Work to do:
Please copy all of the data below word for word, leaving out the pictures.

==== Raw records ====

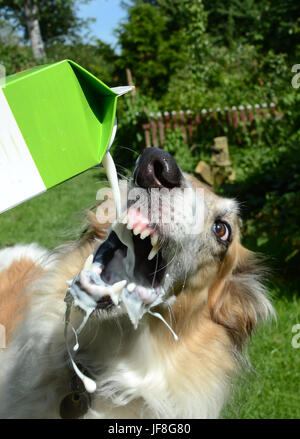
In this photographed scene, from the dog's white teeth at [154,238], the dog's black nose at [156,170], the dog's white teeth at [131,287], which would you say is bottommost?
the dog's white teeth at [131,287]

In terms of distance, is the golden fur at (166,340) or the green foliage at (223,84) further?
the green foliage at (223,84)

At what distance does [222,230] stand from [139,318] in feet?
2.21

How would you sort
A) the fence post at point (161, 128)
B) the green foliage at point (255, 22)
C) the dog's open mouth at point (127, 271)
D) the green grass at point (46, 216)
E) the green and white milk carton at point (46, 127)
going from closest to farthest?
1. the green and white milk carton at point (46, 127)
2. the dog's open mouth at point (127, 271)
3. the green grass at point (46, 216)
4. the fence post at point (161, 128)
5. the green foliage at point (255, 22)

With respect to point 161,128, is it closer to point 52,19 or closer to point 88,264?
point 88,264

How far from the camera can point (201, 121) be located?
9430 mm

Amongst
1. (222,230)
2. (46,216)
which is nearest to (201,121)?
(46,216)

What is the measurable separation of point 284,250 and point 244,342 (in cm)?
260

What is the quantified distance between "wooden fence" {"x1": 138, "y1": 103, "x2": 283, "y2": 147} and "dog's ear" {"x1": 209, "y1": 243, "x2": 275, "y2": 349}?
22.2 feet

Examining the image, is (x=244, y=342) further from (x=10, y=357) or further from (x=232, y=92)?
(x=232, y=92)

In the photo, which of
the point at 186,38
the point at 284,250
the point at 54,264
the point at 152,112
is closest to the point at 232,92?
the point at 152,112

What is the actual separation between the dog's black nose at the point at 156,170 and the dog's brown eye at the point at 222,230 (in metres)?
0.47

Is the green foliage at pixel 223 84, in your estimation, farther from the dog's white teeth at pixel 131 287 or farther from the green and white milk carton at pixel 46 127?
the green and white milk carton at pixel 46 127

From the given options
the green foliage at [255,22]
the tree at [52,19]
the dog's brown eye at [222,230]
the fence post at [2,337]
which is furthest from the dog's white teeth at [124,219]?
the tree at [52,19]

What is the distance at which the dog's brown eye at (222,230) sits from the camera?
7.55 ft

====

Correct output:
In this photographed scene, from the dog's white teeth at [154,238], the dog's black nose at [156,170], the dog's white teeth at [131,287], which would you say is bottommost?
the dog's white teeth at [131,287]

In terms of distance, is the golden fur at (166,340) or the green foliage at (223,84) further?
the green foliage at (223,84)

At what distance does [222,230] stand from [139,318] in feet?
2.21

How would you sort
A) the fence post at point (161, 128)
B) the green foliage at point (255, 22)
C) the dog's open mouth at point (127, 271)
D) the green grass at point (46, 216)
E) the green and white milk carton at point (46, 127)
going from closest to farthest?
1. the green and white milk carton at point (46, 127)
2. the dog's open mouth at point (127, 271)
3. the green grass at point (46, 216)
4. the fence post at point (161, 128)
5. the green foliage at point (255, 22)

With respect to point 161,128, is it closer to point 52,19 or closer to point 88,264?
point 88,264

How far from the camera can point (201, 121) be located?
9430 mm

Amongst
1. (222,230)
2. (46,216)
which is nearest to (201,121)?
(46,216)

What is the measurable separation of point 284,250 and point 244,342 (in cm)?
260

What is the quantified distance between "wooden fence" {"x1": 138, "y1": 103, "x2": 283, "y2": 147} and "dog's ear" {"x1": 209, "y1": 243, "x2": 275, "y2": 349}?
22.2 feet

Examining the image, is (x=244, y=342) further from (x=10, y=357) or further from (x=232, y=92)?
(x=232, y=92)

In the photo, which of
the point at 186,38
the point at 284,250
the point at 54,264
the point at 152,112
is closest to the point at 232,92?
the point at 152,112

What is the actual separation between the dog's black nose at the point at 156,170 and the dog's brown eye at the point at 222,230 (in metres)?
0.47

Is the green foliage at pixel 223 84, in your estimation, farther from the dog's white teeth at pixel 131 287 or farther from the green and white milk carton at pixel 46 127?
the green and white milk carton at pixel 46 127

From the given options
the green foliage at [255,22]
the tree at [52,19]
the dog's brown eye at [222,230]
the fence post at [2,337]
which is furthest from the dog's white teeth at [124,219]?
the tree at [52,19]

What is the distance at which the dog's brown eye at (222,230) sits from the camera?
7.55 ft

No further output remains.